Handling Data with Many Labels Using Neural Networks

As time and space complexities grow linearly as the label size increases, it is inefficient to train models in its original label space. We consider adopting AttentionXML [YZW+19] to address the issue by training models with a reduced space of labels.

Usage

It is recommended to run AttentionXML through a configuration file. For example, to test AttentionXML on Wiki10-31K, run the following code:

$ python main.py -c example_config/Wiki10-31K/attentionxml.yml

Training Process

Roughly speaking, training AttentionXML takes two steps. First, a model (model 0) is trained to predict clusters (rather than labels). Then, another model (model 1) is trained to predict labels. Both models involve a BiLSTM layer with label-wise attention.

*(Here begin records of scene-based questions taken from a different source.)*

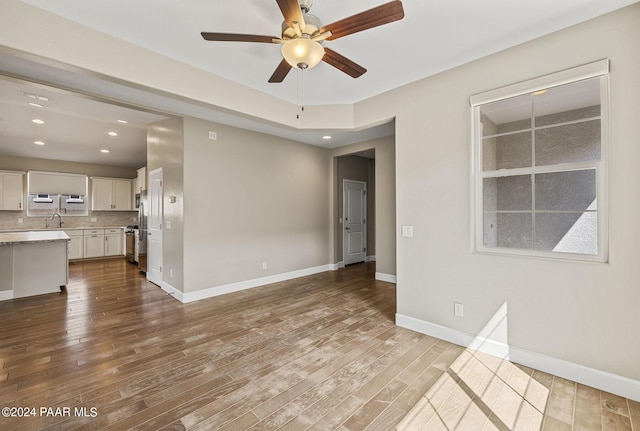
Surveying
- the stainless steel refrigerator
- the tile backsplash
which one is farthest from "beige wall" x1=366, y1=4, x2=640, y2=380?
the tile backsplash

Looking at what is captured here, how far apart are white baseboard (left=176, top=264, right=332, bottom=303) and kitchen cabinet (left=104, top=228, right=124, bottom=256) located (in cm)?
600

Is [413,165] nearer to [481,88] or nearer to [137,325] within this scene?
[481,88]

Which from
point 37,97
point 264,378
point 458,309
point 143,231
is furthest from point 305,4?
point 143,231

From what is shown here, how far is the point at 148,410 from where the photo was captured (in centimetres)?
188

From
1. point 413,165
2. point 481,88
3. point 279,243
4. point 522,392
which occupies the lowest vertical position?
point 522,392

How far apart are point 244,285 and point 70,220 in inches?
278

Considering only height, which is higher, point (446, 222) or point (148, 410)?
point (446, 222)

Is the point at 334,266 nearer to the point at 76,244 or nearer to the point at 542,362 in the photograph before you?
the point at 542,362

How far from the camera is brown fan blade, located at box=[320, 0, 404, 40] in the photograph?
5.42 ft

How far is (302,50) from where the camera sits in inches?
75.7

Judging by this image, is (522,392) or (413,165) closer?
(522,392)

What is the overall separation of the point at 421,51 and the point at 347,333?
10.1ft

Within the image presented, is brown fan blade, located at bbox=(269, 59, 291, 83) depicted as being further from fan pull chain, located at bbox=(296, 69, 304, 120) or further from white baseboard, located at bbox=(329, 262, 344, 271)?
white baseboard, located at bbox=(329, 262, 344, 271)

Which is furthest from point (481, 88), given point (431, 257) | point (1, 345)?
point (1, 345)
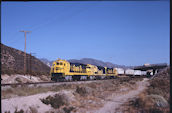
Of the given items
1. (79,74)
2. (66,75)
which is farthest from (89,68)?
(66,75)

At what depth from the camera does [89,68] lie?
43.0 metres

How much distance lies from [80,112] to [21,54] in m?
80.8

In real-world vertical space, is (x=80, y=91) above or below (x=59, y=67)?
below

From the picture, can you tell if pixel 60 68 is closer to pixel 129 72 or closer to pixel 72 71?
pixel 72 71

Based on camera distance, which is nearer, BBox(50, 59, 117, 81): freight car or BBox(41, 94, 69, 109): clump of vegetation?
BBox(41, 94, 69, 109): clump of vegetation

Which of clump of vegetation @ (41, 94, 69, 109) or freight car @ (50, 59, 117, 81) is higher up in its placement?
freight car @ (50, 59, 117, 81)

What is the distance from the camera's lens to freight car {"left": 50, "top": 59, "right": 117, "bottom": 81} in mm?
31562

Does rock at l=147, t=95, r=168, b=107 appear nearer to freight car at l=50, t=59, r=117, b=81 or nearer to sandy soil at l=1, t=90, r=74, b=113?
sandy soil at l=1, t=90, r=74, b=113

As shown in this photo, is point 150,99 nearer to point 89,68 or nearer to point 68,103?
point 68,103

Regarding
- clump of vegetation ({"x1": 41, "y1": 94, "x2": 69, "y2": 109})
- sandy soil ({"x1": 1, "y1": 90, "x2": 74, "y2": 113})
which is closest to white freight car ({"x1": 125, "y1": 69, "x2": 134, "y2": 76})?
clump of vegetation ({"x1": 41, "y1": 94, "x2": 69, "y2": 109})

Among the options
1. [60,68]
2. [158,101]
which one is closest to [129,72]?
[60,68]

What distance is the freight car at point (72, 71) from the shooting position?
31.6 m

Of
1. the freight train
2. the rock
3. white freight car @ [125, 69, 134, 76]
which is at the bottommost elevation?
white freight car @ [125, 69, 134, 76]

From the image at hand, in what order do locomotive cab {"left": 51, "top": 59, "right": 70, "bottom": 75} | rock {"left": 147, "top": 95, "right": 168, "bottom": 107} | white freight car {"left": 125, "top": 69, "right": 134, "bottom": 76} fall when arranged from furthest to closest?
white freight car {"left": 125, "top": 69, "right": 134, "bottom": 76} < locomotive cab {"left": 51, "top": 59, "right": 70, "bottom": 75} < rock {"left": 147, "top": 95, "right": 168, "bottom": 107}
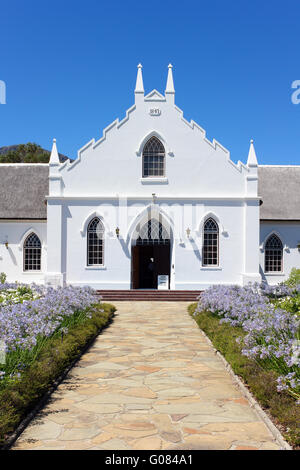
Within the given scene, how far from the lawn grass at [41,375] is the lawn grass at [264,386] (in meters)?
3.42

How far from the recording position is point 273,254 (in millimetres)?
27234

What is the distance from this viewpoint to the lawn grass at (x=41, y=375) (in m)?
6.10

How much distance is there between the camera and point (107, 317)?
15516 mm

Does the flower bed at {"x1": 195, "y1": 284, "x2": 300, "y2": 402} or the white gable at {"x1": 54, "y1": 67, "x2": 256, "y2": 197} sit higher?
the white gable at {"x1": 54, "y1": 67, "x2": 256, "y2": 197}

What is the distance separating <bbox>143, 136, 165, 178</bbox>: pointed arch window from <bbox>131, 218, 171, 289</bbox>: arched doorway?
2611 millimetres

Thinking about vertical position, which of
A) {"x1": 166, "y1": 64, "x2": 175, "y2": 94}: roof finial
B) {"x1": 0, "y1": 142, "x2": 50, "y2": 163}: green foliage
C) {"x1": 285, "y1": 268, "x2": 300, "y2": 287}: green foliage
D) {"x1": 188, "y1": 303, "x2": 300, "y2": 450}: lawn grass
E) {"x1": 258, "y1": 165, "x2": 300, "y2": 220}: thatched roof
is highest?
{"x1": 0, "y1": 142, "x2": 50, "y2": 163}: green foliage

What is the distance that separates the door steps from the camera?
23453 mm

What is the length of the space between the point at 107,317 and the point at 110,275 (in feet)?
28.6

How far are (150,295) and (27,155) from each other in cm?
5190

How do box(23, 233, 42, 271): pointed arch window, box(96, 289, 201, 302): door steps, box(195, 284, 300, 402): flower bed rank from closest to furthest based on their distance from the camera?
1. box(195, 284, 300, 402): flower bed
2. box(96, 289, 201, 302): door steps
3. box(23, 233, 42, 271): pointed arch window

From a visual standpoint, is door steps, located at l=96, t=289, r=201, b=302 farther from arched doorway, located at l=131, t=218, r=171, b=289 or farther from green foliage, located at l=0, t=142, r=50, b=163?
green foliage, located at l=0, t=142, r=50, b=163

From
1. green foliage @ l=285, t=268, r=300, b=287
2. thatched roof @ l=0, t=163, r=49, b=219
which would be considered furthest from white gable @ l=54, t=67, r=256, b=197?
green foliage @ l=285, t=268, r=300, b=287

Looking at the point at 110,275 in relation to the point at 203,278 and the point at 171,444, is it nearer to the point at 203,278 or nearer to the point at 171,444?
the point at 203,278

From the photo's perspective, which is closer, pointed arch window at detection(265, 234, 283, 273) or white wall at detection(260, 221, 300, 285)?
white wall at detection(260, 221, 300, 285)
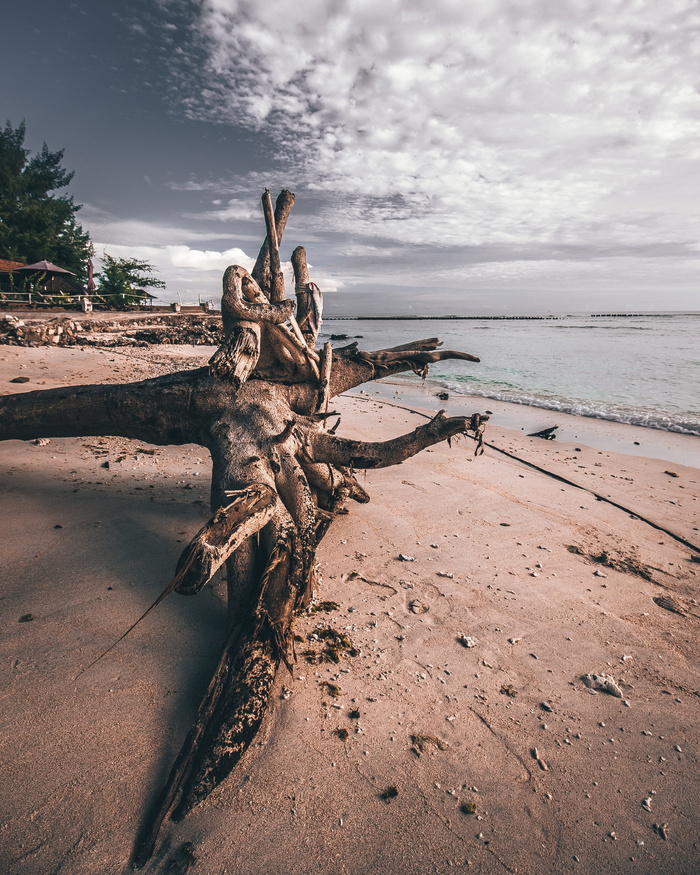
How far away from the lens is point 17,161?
36156 mm

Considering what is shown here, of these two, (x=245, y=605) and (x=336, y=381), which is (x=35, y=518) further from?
(x=336, y=381)

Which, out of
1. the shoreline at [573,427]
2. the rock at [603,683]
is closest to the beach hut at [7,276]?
the shoreline at [573,427]

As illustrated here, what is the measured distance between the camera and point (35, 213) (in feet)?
110

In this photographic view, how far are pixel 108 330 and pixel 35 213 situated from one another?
74.0 feet

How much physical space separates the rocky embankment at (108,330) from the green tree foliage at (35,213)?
45.7 feet

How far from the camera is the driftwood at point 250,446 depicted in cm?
243

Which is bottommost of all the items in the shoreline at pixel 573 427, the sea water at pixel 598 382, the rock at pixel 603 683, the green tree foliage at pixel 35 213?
the shoreline at pixel 573 427

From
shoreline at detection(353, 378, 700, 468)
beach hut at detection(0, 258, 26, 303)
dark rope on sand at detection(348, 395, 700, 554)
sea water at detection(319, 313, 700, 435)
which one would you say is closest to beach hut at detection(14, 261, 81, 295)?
beach hut at detection(0, 258, 26, 303)

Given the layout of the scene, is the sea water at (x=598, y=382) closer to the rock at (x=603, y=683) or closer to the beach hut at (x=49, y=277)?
the rock at (x=603, y=683)

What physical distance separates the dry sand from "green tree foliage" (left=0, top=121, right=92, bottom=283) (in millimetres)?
38354

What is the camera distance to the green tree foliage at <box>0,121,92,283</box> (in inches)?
1310

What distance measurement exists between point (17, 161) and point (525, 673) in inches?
2053

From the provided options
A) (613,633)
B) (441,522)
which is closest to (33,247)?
(441,522)

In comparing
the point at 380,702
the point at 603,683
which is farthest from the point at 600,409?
the point at 380,702
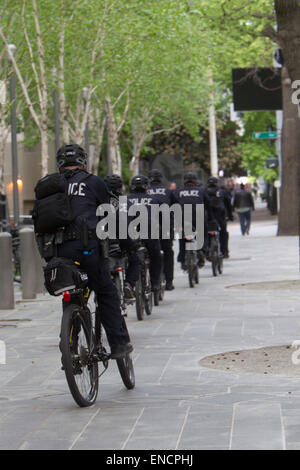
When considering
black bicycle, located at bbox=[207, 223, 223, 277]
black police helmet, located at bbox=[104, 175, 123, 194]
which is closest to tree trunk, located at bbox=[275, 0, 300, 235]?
black bicycle, located at bbox=[207, 223, 223, 277]

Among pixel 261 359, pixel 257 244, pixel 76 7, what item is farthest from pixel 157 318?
pixel 257 244

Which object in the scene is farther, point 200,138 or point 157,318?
point 200,138

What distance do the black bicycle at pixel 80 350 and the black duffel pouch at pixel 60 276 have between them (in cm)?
5

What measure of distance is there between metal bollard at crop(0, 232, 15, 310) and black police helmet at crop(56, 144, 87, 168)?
7.10 meters

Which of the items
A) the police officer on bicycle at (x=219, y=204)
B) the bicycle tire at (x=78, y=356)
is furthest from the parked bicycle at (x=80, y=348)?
the police officer on bicycle at (x=219, y=204)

One significant distinction between AttentionXML and one-vs-all algorithms is that in training model 1, AttentionXML only updates weights related to only a subset of the original label space (in the attention layer) during backpropagation, thereby increasing training speed.

Hyperparameters

There are 2 extra hyperparameters for AttentionXML that users need to know:

cluster_size: The maximal number of labels in a cluster.
beam_width: The process of selecting predicted clusters from model 0 is called beam search. Beam width indicates the number of clusters that will be selected.

Performance

We compared the performance between BiLSTM and AttentionXML as they have similar architectures. The dataset, Wiki10-31K, has 30,938 classes, which makes it hard for models to train in a one-vs-all manner.

Both models were trained on an A100 Nvidia GPU. Their test results are shown below. Notice the difference between their running time.

Performance	P@1	P@3	P@5	Time (min)
BiLSTM	84.48	75.91	66.88	87.1
AttentionXML	87.44	77.70	67.85	29.9